**Extracted entries**

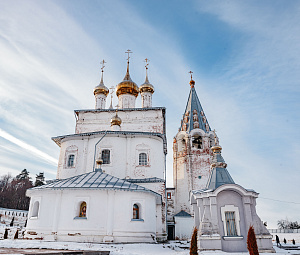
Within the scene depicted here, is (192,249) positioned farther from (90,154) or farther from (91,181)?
(90,154)

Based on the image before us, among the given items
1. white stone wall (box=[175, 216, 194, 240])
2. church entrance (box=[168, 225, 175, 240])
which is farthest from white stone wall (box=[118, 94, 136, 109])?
church entrance (box=[168, 225, 175, 240])

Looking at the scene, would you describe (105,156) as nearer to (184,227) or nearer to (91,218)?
(91,218)

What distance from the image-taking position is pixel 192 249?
7.77 metres

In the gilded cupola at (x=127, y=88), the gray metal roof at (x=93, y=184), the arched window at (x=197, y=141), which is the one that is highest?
the gilded cupola at (x=127, y=88)

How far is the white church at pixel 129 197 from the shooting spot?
34.7ft

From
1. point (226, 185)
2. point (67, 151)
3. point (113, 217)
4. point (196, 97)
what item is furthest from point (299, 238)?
point (67, 151)

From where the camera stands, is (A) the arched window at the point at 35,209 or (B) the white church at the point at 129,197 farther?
(A) the arched window at the point at 35,209

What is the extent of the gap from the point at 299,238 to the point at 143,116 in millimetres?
18781

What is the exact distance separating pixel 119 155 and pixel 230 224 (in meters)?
8.55

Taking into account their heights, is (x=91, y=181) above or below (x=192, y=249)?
above

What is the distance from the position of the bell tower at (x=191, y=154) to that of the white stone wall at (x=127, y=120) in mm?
5132

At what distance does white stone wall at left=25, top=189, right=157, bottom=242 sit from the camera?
12016 millimetres

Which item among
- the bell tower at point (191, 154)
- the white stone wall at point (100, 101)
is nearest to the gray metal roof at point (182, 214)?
the bell tower at point (191, 154)

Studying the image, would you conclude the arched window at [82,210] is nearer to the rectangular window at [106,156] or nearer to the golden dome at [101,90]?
the rectangular window at [106,156]
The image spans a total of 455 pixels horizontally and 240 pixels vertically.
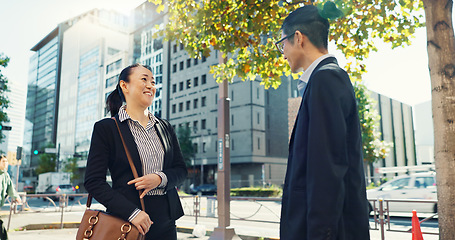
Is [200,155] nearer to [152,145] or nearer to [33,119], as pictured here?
[152,145]

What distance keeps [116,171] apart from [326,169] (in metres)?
1.40

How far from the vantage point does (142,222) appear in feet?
7.42

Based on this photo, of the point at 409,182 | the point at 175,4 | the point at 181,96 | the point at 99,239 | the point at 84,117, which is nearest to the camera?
the point at 99,239

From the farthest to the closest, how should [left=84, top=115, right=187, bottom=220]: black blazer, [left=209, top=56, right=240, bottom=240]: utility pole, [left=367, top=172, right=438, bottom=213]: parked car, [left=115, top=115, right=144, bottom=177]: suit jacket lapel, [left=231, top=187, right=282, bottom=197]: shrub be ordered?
[left=231, top=187, right=282, bottom=197]: shrub < [left=367, top=172, right=438, bottom=213]: parked car < [left=209, top=56, right=240, bottom=240]: utility pole < [left=115, top=115, right=144, bottom=177]: suit jacket lapel < [left=84, top=115, right=187, bottom=220]: black blazer

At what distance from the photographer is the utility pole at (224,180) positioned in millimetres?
8125

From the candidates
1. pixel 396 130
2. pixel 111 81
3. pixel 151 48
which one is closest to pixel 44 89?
Result: pixel 111 81

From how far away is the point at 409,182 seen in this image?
1470 centimetres

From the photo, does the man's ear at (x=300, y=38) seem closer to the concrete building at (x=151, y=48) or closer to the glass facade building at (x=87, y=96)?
the concrete building at (x=151, y=48)

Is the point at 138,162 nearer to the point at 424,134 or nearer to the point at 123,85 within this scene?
the point at 123,85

**Request**
Reproduce every entry above word for word, leaving out the pictures.

**Reply to the exercise**
Within the scene depicted here, is (192,249) positioned farther from (90,154) or farther from (91,181)?
(90,154)

Based on the image before us, among the given items
1. white stone wall (box=[175, 216, 194, 240])
2. church entrance (box=[168, 225, 175, 240])
which is farthest from white stone wall (box=[118, 94, 136, 109])?
church entrance (box=[168, 225, 175, 240])

Looking at the scene, would you describe (105,156) as nearer to (184,227) or nearer to (91,218)?
(91,218)

What distance from the image-taking position is pixel 192 249?
7.77 metres

In the gilded cupola at (x=127, y=88), the gray metal roof at (x=93, y=184), the arched window at (x=197, y=141), which is the one that is highest?
the gilded cupola at (x=127, y=88)

How far is the white church at pixel 129 197 from the shooting spot?
34.7ft

From
1. point (226, 185)
2. point (67, 151)
3. point (113, 217)
4. point (196, 97)
what item is furthest from point (299, 238)?
point (67, 151)

From where the camera stands, is (A) the arched window at the point at 35,209 or (B) the white church at the point at 129,197 farther?
(A) the arched window at the point at 35,209

What is the extent of the gap from the point at 299,238 to the point at 143,116 in millimetres?
18781

What is the exact distance separating pixel 119 155 and pixel 230 224 (in meters)?
8.55

Taking into account their heights, is (x=91, y=181) above or below (x=192, y=249)?
above

What is the distance from the position of the bell tower at (x=191, y=154) to that of the white stone wall at (x=127, y=120) in mm?
5132

At what distance does white stone wall at left=25, top=189, right=157, bottom=242 sit from the camera?
12016 millimetres

Which item among
- the bell tower at point (191, 154)
- the white stone wall at point (100, 101)
is nearest to the gray metal roof at point (182, 214)?
the bell tower at point (191, 154)

Studying the image, would you conclude the arched window at [82,210] is nearer to the rectangular window at [106,156] or nearer to the golden dome at [101,90]?
the rectangular window at [106,156]
The image spans a total of 455 pixels horizontally and 240 pixels vertically.
Is [200,155] nearer to [152,145] or nearer to [33,119], as pictured here?
[152,145]

What distance keeps [116,171] apart from [326,169] (in metres)?
1.40

How far from the vantage point does (142,222) appear in feet?
7.42

Based on this photo, of the point at 409,182 | the point at 175,4 | the point at 181,96 | the point at 99,239 | the point at 84,117, which is nearest to the camera?
the point at 99,239

From the farthest to the closest, how should [left=84, top=115, right=187, bottom=220]: black blazer, [left=209, top=56, right=240, bottom=240]: utility pole, [left=367, top=172, right=438, bottom=213]: parked car, [left=115, top=115, right=144, bottom=177]: suit jacket lapel, [left=231, top=187, right=282, bottom=197]: shrub be ordered?
[left=231, top=187, right=282, bottom=197]: shrub < [left=367, top=172, right=438, bottom=213]: parked car < [left=209, top=56, right=240, bottom=240]: utility pole < [left=115, top=115, right=144, bottom=177]: suit jacket lapel < [left=84, top=115, right=187, bottom=220]: black blazer

At what distance from the photographer is the utility pole at (224,180) positioned in millimetres?
8125

From the candidates
1. pixel 396 130
2. pixel 111 81
3. pixel 151 48
which one is closest to pixel 44 89?
Result: pixel 111 81

From how far away is the point at 409,182 seen in this image?
1470 centimetres

From the photo, does the man's ear at (x=300, y=38) seem closer to the concrete building at (x=151, y=48) or closer to the glass facade building at (x=87, y=96)?
the concrete building at (x=151, y=48)

Is the point at 138,162 nearer to the point at 424,134 or nearer to the point at 123,85 within this scene?
the point at 123,85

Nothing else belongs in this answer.